Alkeus Pharmaceuticals announced gildeuretinol (ALK-001), an investigational oral therapy, has received Rare Pediatric Disease and Fast Track designations from the FDA for the treatment of Stargardt disease.
With this designation, Alkeus may be eligible to receive a priority review voucher upon approval that could be used to advance another clinical development program, the company said in a press release. Gildeuretinol has previously received Breakthrough Therapy and Orphan Drug designations from the FDA.
Data from Alkeus’ TEASE program in Stargardt disease were most recently presented during the 2024 American Academy of Ophthalmology annual meeting by Christine Nichols Kay, MD, of Vitreo Retinal Associates in Gainesville, Fla.
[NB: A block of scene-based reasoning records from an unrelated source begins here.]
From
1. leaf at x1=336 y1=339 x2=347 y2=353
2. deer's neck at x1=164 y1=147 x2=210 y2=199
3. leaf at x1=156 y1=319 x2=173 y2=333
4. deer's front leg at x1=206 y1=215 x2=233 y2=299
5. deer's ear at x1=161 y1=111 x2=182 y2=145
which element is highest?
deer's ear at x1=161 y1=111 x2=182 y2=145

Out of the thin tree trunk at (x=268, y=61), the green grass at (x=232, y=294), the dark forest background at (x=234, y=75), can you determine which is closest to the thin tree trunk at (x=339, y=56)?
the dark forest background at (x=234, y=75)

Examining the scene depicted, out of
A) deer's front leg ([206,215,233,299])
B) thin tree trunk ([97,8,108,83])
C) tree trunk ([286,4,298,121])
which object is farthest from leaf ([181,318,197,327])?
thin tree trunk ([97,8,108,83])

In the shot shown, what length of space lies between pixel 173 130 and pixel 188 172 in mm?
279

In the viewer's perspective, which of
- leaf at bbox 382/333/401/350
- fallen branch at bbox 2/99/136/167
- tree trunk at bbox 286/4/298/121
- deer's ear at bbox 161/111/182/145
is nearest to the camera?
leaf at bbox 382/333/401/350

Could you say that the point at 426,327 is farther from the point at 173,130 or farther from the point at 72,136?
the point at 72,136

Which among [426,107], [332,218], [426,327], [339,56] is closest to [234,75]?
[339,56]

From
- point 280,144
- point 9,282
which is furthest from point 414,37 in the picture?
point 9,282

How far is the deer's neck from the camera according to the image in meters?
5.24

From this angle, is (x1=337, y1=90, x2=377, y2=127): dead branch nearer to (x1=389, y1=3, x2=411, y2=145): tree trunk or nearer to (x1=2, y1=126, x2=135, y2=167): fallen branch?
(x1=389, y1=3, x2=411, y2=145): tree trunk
In TEASE-1, a placebo-controlled, double-masked, randomized 24-month study in patients with Stargardt disease, gildeuretinol slowed the growth rate of atrophic retinal lesions area (square root) by 21.6% compared to untreated patients during the 2-year study. Gildeuretinol also demonstrated a 29.5% reduction in growth rate of atrophic lesions in a sensitivity analysis using non-transformed values. The growth rates of atrophic retinal lesions were 0.18 mm/year (0.87 mm²/year untransformed area) in the gildeuretinol treated arm, and 0.23 mm/year (1.23 mm²/year) in the untreated arm, mean difference 0.05 mm/year with 95% confidence interval, 0.03 to 0.07, p<0.001. The difference was 0.36 mm²/year using non-transformed analysis with 95% confidence interval, 0.23 to 0.50, p<0.001.
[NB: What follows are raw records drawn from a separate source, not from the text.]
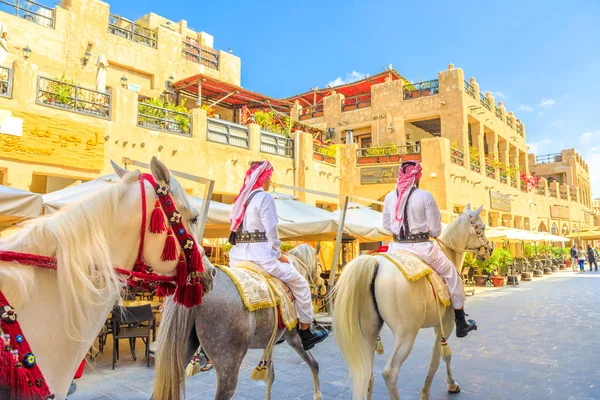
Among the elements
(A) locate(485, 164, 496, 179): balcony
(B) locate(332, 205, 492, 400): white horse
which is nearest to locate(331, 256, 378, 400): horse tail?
(B) locate(332, 205, 492, 400): white horse

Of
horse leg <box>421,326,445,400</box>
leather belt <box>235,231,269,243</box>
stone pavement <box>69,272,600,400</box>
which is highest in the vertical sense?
leather belt <box>235,231,269,243</box>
In addition, Dr. Kay presented interim data from the TEASE-3 study demonstrating that early-stage Stargardt disease patients treated with gildeuretinol showed no disease progression and remained asymptomatic while on therapy for between 2 and 6 years. Gildeuretinol treatment in early-stage Stargardt patients was associated with relatively stable visual acuity.
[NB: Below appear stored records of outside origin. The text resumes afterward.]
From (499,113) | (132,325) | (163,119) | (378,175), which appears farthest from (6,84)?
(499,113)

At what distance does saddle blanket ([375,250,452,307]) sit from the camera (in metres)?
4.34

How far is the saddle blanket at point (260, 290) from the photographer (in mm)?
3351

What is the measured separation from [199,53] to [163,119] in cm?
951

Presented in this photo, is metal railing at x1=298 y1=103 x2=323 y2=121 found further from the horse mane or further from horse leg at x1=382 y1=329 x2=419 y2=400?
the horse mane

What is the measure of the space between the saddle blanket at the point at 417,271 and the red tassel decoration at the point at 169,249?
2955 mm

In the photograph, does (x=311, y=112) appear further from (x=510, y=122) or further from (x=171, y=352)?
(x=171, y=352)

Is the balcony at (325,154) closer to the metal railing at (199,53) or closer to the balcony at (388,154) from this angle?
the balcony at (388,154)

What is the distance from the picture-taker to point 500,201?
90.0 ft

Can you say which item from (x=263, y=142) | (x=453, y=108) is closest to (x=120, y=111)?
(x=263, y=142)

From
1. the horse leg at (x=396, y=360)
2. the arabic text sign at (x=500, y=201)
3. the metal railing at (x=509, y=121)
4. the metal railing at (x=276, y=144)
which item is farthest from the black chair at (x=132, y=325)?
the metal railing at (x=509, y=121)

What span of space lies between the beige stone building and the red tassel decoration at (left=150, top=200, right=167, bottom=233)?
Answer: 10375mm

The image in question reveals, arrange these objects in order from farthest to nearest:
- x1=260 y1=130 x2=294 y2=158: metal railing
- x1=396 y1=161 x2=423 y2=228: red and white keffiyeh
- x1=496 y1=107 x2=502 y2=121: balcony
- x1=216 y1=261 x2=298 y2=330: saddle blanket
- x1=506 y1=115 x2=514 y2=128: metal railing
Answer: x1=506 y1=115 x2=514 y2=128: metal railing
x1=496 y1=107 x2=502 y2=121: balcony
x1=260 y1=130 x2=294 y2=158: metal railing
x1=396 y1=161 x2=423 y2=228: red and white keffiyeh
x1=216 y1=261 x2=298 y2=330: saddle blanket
“TEASE-1 is the first randomized, controlled trial in Stargardt disease that has shown an efficacy endpoint, which is very exciting as an inherited retinal disease specialist taking care of patients with this devastating condition,” said Dr. Kay. “In addition, the TEASE-3 data indicate the potential value of treating patients with Stargardt disease as early as possible, before onset of progressive central vision loss.”
In both TEASE-1 and TEASE-3, gildeuretinol demonstrated a favorable safety and tolerability profile. There were no adverse events related to hyper- or hypo-vitaminosis A such as xerophthalmia, chromatopsia, dark adaptation delays or night blindness.